The war next door in Ukraine, however, derailed Mr. Orban’s effort to get voters to focus on transgender individuals and gays, forcing a reboot focused on painting his opponents as eager to take Hungary to war.
When hundreds of pro-Ukrainian Hungarians and refugees from Ukraine gathered on Saturday in central Budapest to denounce the government’s fence-sitting on the war, the main state-controlled television station, M1, described the event as a “pro-war rally.” Anna Olishevska, a 24-year-old Ukrainian from Kyiv who took part, praised the ordinary Hungarians who she said had helped her after she fled across the border. More than 500,000 Ukrainians have crossed into Hungary over the past month, far fewer than the more than two million who have entered Poland but still a large number for a country where venomous hostility to foreign migrants had long been the cornerstone of Mr. Orban’s often xenophobic political platform.
While delighted by her reception in Hungary, Ms. Olishevska said the government had been so tentative in condemning Russia’s invasion and resistant to helping Ukraine defend itself, that she worries about staying in Hungary if Mr. Orban won another term.
“I can’t stay in a country where the government supports Russia,” she said, waving a hand-painted sign telling Mr. Putin where to stick his rockets.
Some prominent supporters of Mr. Orban’s party have even blamed Ukraine for the bloodshed in 1956, with Maria Schmidt, a historian and museum director, claiming falsely on Saturday that Nikita S. Khrushchev, the Soviet leader who ordered troops into Hungary that year, was Ukrainian. He was Russian. Ms. Schmidt misrepresented the Soviet leader’s origins in response to a tweet by the British comedian John Cleese, who urged Hungarian voters to consider whether it was Russia or Ukraine that invaded Hungary in 1956.
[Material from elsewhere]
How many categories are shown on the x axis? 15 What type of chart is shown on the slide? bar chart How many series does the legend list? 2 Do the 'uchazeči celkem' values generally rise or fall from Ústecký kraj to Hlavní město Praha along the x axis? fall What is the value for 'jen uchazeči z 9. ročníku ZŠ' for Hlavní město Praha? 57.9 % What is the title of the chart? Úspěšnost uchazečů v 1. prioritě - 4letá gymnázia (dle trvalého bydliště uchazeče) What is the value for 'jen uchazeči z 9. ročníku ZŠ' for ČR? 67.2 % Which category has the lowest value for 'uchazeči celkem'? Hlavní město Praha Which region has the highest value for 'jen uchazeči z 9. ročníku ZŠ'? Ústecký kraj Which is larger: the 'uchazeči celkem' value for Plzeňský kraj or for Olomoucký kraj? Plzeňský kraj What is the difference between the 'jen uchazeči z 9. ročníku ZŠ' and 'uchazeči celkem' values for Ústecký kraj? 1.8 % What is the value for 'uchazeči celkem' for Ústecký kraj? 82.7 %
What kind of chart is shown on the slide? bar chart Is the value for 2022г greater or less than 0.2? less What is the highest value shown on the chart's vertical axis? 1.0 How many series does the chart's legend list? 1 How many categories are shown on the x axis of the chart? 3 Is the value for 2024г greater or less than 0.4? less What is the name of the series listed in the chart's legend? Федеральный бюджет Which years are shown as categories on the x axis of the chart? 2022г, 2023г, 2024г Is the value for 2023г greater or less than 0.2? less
The blizzard of distortions and falsehoods in Hungarian news media outlets controlled by Fidesz has left opposition supporters in despair.
“They just repeat lies over and over, day after day,” Judit Barna, 81, a doctor, said outside a central Budapest polling station, where she had just voted for a united opposition ticket headed by Peter Marki Zay, a conservative small town mayor.
Referring to Mr. Orban’s early political career as an anti-Moscow firebrand who in 1989 demanded that Soviet troops leave, she asked: “How is it possible after 40 years of Soviet occupation and 30 years of democracy that the same guy who once shouted, ‘Russians, go home’ can now say that Russia is fighting a just war in Ukraine?”
Thanks to Fidesz’s stranglehold on the media, she added: “Half of Hungary’s population eats up all these lies. This is Hungary’s shame.”